Muscle uses Ca2+ as a messenger to control contraction and relies on ATP to maintain the intracellular Ca2+ homeostasis. Mitochondria are the major sub-cellular organelle of ATP production. With a negative inner membrane potential, mitochondria take up Ca2+ from their surroundings, a process called mitochondrial Ca2+ uptake. Under physiological conditions, Ca2+ uptake into mitochondria promotes ATP production. Excessive uptake causes mitochondrial Ca2+ overload, which activates downstream adverse responses leading to cell dysfunction. Moreover, mitochondrial Ca2+ uptake could shape spatio-temporal patterns of intracellular Ca2+ signaling.
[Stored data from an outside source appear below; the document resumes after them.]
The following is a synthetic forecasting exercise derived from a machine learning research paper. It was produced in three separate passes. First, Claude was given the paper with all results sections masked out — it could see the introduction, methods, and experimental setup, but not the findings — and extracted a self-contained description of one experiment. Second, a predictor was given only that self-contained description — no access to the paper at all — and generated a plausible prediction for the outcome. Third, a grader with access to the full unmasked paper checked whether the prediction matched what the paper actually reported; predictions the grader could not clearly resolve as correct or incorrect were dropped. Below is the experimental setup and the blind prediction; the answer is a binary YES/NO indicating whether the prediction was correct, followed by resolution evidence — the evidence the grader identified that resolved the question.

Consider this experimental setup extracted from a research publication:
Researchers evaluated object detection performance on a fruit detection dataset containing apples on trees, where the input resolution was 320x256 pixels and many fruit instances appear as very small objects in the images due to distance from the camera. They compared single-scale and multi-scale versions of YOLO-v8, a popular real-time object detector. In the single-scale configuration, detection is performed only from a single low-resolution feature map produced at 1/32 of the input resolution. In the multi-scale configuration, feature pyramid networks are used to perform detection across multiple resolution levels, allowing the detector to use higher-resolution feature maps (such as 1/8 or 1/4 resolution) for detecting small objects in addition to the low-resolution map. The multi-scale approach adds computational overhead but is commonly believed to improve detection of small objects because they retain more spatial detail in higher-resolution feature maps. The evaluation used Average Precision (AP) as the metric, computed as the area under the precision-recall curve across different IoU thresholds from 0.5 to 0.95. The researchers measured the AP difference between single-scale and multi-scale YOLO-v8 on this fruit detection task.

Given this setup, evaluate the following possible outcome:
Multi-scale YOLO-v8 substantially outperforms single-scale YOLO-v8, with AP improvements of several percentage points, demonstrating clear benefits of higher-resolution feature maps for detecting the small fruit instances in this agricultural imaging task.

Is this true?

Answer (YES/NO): YES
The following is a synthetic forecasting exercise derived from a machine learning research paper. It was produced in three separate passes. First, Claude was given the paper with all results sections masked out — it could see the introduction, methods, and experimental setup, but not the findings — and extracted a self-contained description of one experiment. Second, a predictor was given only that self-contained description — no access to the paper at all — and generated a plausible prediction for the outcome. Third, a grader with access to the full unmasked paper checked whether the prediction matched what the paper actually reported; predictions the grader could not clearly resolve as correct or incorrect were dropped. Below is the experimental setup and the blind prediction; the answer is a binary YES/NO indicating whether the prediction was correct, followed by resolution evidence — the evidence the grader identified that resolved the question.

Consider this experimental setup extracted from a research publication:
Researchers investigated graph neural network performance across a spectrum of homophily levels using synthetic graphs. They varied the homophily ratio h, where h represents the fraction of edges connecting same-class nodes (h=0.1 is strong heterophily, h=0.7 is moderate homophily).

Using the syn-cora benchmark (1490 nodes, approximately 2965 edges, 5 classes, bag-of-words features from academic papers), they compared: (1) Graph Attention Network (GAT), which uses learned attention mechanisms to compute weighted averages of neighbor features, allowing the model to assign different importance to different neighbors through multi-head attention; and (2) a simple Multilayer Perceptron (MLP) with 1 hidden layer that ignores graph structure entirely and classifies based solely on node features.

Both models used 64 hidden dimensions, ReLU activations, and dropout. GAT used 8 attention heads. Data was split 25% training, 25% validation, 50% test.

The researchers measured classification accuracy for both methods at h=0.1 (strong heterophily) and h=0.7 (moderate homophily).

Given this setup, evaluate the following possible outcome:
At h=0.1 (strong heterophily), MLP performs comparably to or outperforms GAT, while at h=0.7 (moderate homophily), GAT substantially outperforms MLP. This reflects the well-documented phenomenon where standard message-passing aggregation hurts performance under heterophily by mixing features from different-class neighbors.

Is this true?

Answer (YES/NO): YES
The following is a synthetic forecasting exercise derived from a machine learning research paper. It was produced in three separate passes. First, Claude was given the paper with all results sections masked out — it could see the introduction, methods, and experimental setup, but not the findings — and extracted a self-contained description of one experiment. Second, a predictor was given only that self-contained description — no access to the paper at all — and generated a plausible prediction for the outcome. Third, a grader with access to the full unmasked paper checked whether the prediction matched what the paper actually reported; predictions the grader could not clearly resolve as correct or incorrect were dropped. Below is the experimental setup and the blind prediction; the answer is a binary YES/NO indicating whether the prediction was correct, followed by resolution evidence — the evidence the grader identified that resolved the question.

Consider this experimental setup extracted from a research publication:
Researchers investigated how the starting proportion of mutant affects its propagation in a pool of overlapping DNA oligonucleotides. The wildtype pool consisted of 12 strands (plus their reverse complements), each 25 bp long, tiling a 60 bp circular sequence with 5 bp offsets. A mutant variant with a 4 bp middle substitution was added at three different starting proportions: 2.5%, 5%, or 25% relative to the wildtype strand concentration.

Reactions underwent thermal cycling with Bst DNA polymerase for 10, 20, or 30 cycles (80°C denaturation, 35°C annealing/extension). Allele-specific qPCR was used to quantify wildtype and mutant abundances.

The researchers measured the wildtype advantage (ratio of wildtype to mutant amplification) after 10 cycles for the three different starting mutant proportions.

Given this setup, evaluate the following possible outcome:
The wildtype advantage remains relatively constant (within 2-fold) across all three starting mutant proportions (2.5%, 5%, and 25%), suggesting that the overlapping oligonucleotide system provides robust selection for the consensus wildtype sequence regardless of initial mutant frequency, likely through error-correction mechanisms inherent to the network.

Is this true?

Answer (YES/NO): YES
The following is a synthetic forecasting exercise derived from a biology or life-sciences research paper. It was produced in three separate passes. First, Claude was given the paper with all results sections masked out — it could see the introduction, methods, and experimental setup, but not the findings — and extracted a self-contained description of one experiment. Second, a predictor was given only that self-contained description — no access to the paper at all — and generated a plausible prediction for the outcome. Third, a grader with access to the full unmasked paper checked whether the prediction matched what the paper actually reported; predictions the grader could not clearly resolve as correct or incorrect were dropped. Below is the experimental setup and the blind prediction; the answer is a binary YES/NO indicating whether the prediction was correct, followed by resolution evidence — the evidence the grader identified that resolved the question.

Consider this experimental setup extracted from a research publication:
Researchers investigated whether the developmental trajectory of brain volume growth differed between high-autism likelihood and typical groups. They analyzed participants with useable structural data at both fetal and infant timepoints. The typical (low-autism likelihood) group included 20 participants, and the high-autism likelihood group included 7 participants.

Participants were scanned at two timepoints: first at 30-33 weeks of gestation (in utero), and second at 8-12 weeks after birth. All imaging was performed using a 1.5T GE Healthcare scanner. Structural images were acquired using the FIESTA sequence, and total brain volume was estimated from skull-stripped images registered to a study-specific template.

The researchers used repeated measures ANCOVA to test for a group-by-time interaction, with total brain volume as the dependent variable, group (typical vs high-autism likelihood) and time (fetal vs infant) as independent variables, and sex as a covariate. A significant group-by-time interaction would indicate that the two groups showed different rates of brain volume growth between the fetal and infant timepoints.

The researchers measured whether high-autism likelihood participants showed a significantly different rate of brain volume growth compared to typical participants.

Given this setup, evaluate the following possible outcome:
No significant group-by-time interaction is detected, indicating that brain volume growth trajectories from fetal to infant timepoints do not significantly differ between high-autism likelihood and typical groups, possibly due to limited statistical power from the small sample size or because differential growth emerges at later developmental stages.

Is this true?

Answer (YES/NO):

Malfunction of mitochondrial Ca2+ uptake is implicated in muscle degeneration. Unlike non-excitable cells, mitochondria in muscle cells experience dramatic changes of intracellular Ca2+ levels. Besides the sudden elevation of Ca2+ level induced by action potentials, Ca2+ transients in muscle cells can be as short as a few milliseconds during a single twitch or as long as minutes during tetanic contraction, which raises the question whether mitochondrial Ca2+ uptake is fast and big enough to shape intracellular Ca2+ signaling during excitation-contraction coupling and creates technical challenges for quantification of the dynamic changes of Ca2+ inside mitochondria. This review focuses on characterization of mitochondrial Ca2+ uptake in skeletal muscle and its role in muscle physiology and diseases.